Bloom, Harold, ed. Gabriel García Márquez. Infobase Publishing, 2009.

Booker, M. Keith. “The Dangers of Gullible Reading: Narrative as Seduction in García Márquez’Love in the Time of Cholera.” Studies in 20th & 21st Century Literature 17.2 (1993): 3.

Buehrer, David. “A Second Chance on Earth”: The Postmodern and the Post-Apocalyptic in García Márquez’s Love in the Time of Cholera.” Critique: Studies in Contemporary Fiction 32.1 (1990): 15-26.

Columbus, Claudette Kemper. “Faint echoes and faded reflections: love and justice in the time of cholera.” Twentieth Century Literature 38.1 (1992): 89-100.

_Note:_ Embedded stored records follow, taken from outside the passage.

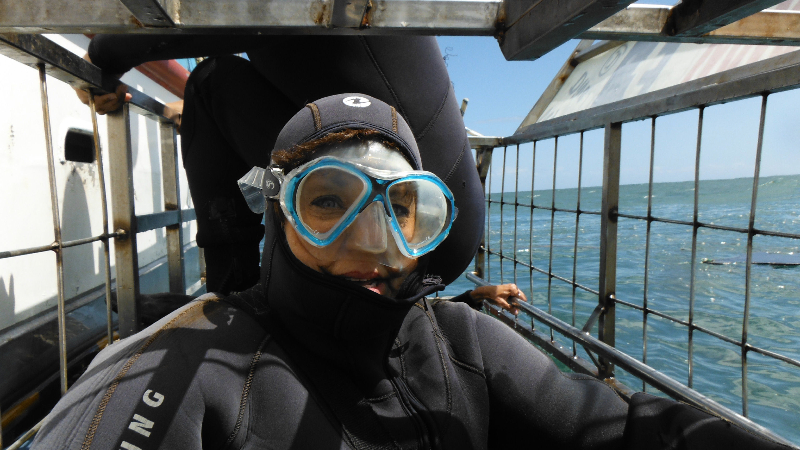 Cage Diving for Great White Sharks, Cape Town, South Africa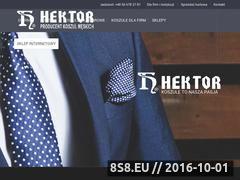 Miniaturka domeny hektor.com.pl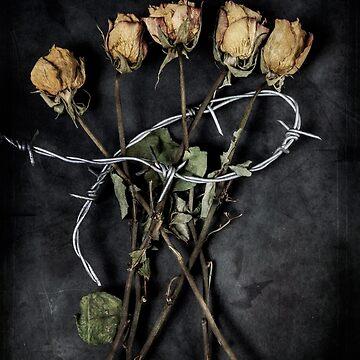 roses by JoanaKruse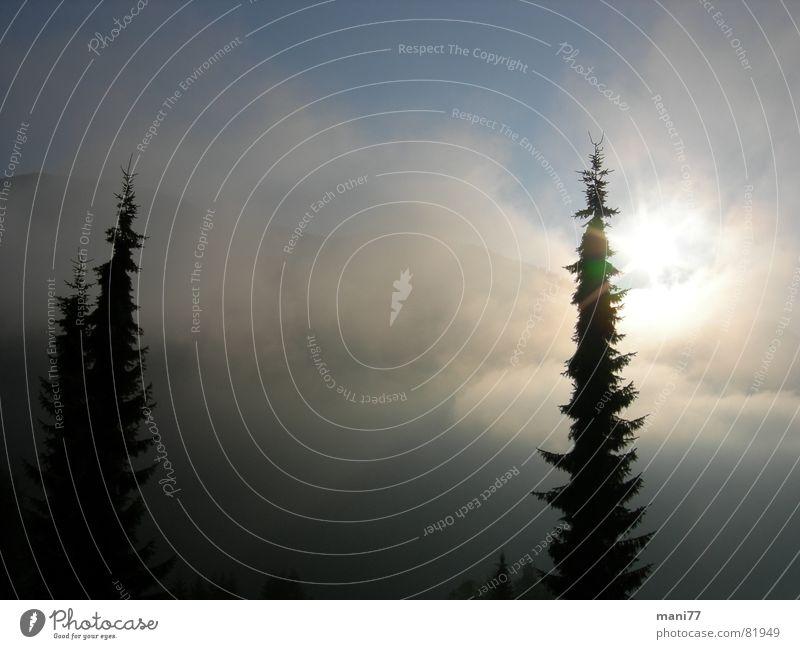 Naturschauspiel Himmel Baum Sonne blau Wolken dunkel grau Traurigkeit Stimmung Nebel fantastisch Tanne mystisch Lichtspiel Schleier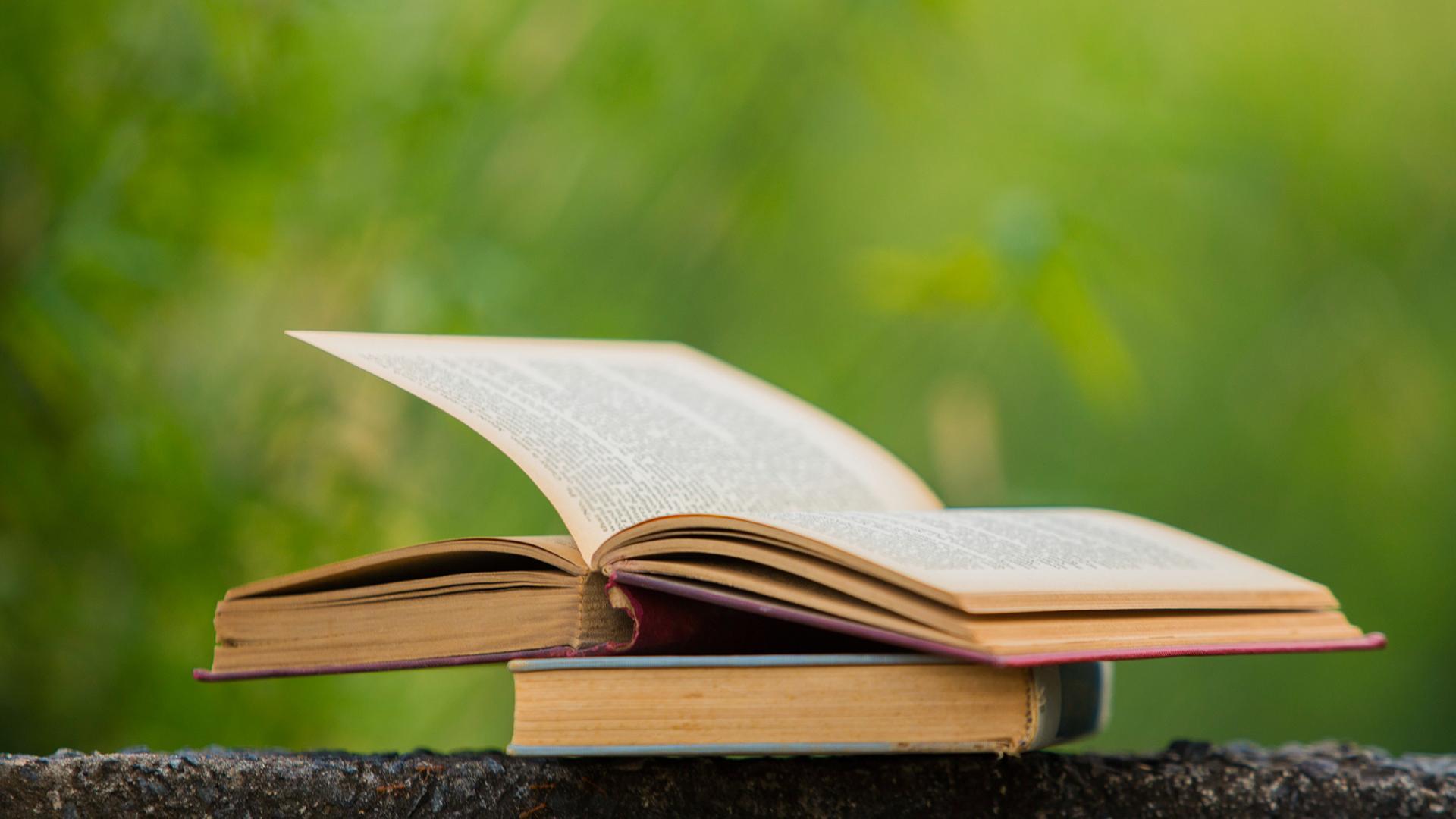 Biblioteca Central Xavier Amorós: Club de lectura B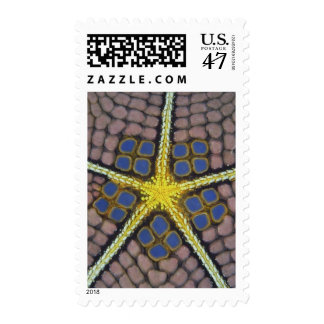Pentagon of a Sea star Postage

Fiddian, Robin. “A prospective post-script: apropos of Love in the Times of Cholera.” Gabriel García Márquez (2009).

Hellie, Benj. “Love in the time of cholera.” Does perception have content (2014): 241-261.

Jones, Ann Hudson. “Literature and medicine: Garcia Marquez’Love in the Time of Cholera.” The Lancet 350.9085 (1997): 1169.

Márquez, Gabriel García. Love in the Time of Cholera. Penguin UK, 2014.

Moraña, Mabel. “Modernity and Marginality in Love in the Time of Cholera.” Studies in 20th & 21st Century Literature 14.1 (1990): 5.

Palencia-Roth, Michael. “Gabriel García Márquez: Labyrinths of Love and History.” World Literature Today 65.1 (1991): 54-58.